Quote the lines below word for word, starting at the line that contains "4011 Ramsey Road, Unit" and ending after the line that contains "Foto 16 de Apartamento".

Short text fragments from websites
◇ ◇ ◇ ◇ ◇
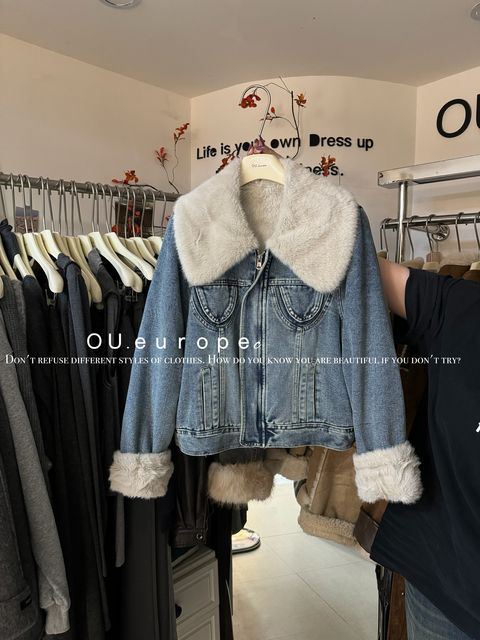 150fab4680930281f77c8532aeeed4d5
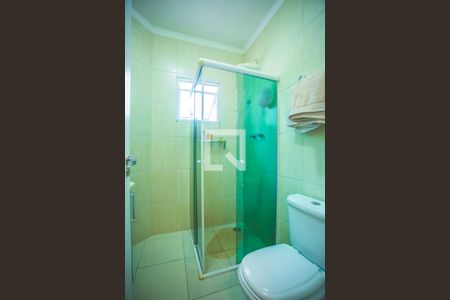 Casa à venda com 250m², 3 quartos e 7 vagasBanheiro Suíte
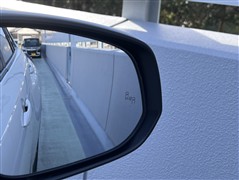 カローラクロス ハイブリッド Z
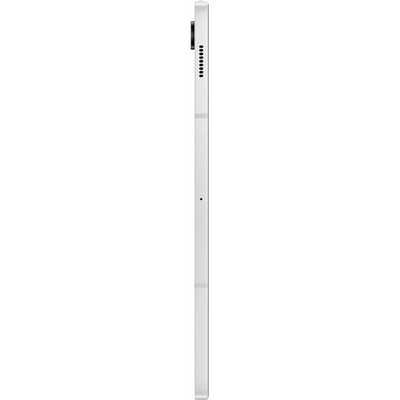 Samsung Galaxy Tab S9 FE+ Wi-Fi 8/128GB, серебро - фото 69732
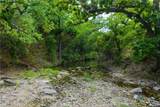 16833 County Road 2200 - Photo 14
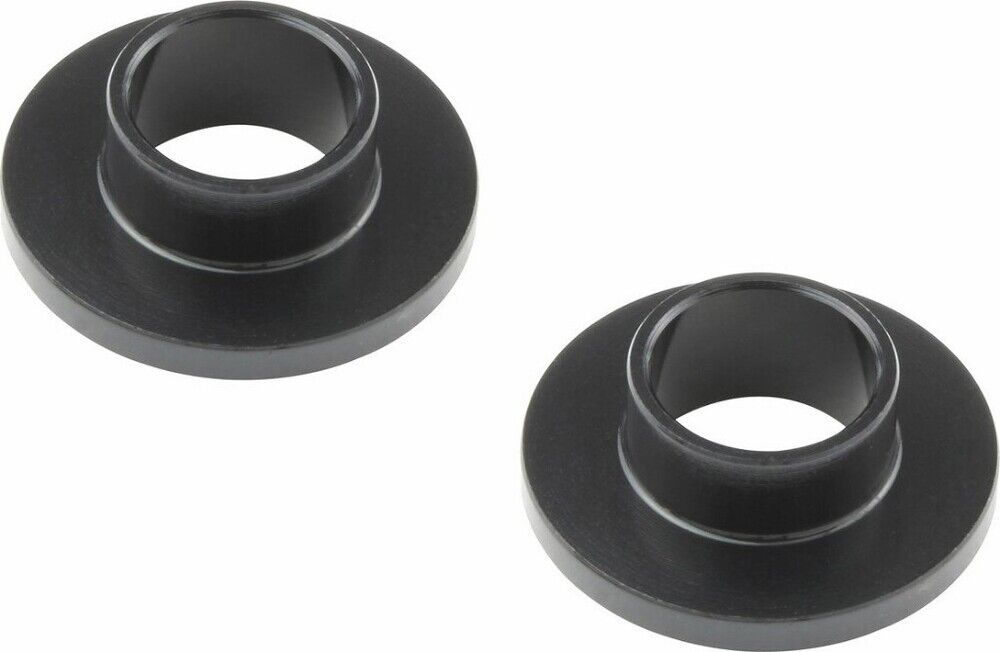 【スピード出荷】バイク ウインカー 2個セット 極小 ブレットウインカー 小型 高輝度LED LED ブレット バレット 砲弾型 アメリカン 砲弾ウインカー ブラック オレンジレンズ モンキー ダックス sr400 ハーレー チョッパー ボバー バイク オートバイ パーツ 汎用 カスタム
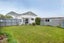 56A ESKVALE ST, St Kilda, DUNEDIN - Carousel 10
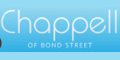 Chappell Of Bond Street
◇ ◇ ◇ ◇ ◇
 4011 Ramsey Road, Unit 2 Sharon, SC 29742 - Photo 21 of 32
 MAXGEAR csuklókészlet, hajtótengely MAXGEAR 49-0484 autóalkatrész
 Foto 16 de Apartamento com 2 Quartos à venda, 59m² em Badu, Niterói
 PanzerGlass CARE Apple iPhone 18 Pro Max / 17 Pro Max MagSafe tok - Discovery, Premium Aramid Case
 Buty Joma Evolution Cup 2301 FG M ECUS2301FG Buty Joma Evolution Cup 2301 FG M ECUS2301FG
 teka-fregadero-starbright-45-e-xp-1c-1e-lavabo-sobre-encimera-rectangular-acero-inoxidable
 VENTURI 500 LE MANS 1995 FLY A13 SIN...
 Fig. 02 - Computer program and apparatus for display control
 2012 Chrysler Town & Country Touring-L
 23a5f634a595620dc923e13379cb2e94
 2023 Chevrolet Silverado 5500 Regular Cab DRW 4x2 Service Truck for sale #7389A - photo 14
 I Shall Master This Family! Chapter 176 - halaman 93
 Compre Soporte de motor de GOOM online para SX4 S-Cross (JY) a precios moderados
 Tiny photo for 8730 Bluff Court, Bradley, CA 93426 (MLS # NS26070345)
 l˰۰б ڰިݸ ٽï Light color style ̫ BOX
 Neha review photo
◇ ◇ ◇ ◇ ◇
**Task response:**
 4011 Ramsey Road, Unit 2 Sharon, SC 29742 - Photo 21 of 32
 MAXGEAR csuklókészlet, hajtótengely MAXGEAR 49-0484 autóalkatrész
 Foto 16 de Apartamento com 2 Quartos à venda, 59m² em Badu, Niterói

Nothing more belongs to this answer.